Erken bir seçim olmazsa, genel seçime 3,5 yıl, yerel seçime ise 4 yılı aşkın süre var.
Seçilmişler bu nedenle çok rahat.
Beş yılda bir yapılan seçimlerin erkene alma ihtimali neredeyse yok gibi.
Yani seçimler için önümüzde uzun bir süre var.
Seçimlere uzun süre olmasından kaynaklı mı yoksa seçilmiş milletvekilleri ve belediye başkanlarının büyük bir rehavete kapılmasından kaynaklı mı bilmem ama; kimle konuşsak varyansın ediyor.
Herkes memnuniyetsizliğini dile getiriyor.
Büyük çoğunluk, siyasilere ve siyasete küsmüş durumda.
Siyasete ilgi, azalıyor.
Seçmen, kendi oyları ile seçtiği milletvekilleri ve belediye başkanlarından beklentilerini alamamış görünüyor.
Bunun nedeni kişisel beklentiler mi, toplumsal beklentiler mi bilemiyorum ama kime dokunsan siyasilere veryansın ediyor.
Siyasetçilere küsen küsene…
Küskünlüklerin nedeni ise seçilmişlerin seçim boyunca kendileriyle sokak sokak gezerek oy toplayan seçmeni, yakınlarını, dostlarını ve yoldaşlarını unutması…
Siyasetçiler, ‘nasılsa herkesle işi bitti’ gibi davranıyor.
Siyasilerin o gülen yüzlerinde şimdi sıkılganlık, kızgınlık ve kırgınlık var.
Siyasetçilere ulaşmada ciddi sorunlar var.
Bir iki siyasetçi hariç, tümü ile iletişim yolları kapanmış.
Çoğunluğunun yaptığı tek şey, çarşı pazara bir tur atıp dert dinler gibi yapmak…
Kendilerine yakın bir iki STK’ya ziyarette bulunmak, sosyal medyada paylaşımlar yapmak…
Hesap verebilirlik, şeffaflık, talep ve ihtiyaçları karşılamaktan uzak her biri...
Böyle devam ederse Batmanlıların siyasete ilgisi, günden güne azalacaktır.
Siyasilerin performansı gittikçe düşüyor.
Etraflarını saran çıkar çemberi ise seçmen ve siyasilerin arasındaki duvarı yükseltiyor.
Bu da ciddi manada küskünlüklere neden oluyor.

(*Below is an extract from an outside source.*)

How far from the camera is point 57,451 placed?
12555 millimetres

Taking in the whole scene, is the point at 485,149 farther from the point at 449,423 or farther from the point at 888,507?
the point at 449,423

Siyasete küslüğün diğer bir nedeni de milletvekili ve belediye başkanlarının halka sadece dar kapsamda hizmet vermeleri ve iletişimde bulunmalarıdır.
Siyasetçiler, siyaseti gittikçe halktan kopuk bir hale getiriyor.
Sivil toplum örgütleri arasına ayırım konulması, vatandaşa siyasi kimliğine göre muamele yapılması, ciddi bir sorun…
İradesini teslim ettiği siyasetçiye yüz çeviren seçmen, küskünlüğün nedenini ise performans düşüklüğüne bağlıyor.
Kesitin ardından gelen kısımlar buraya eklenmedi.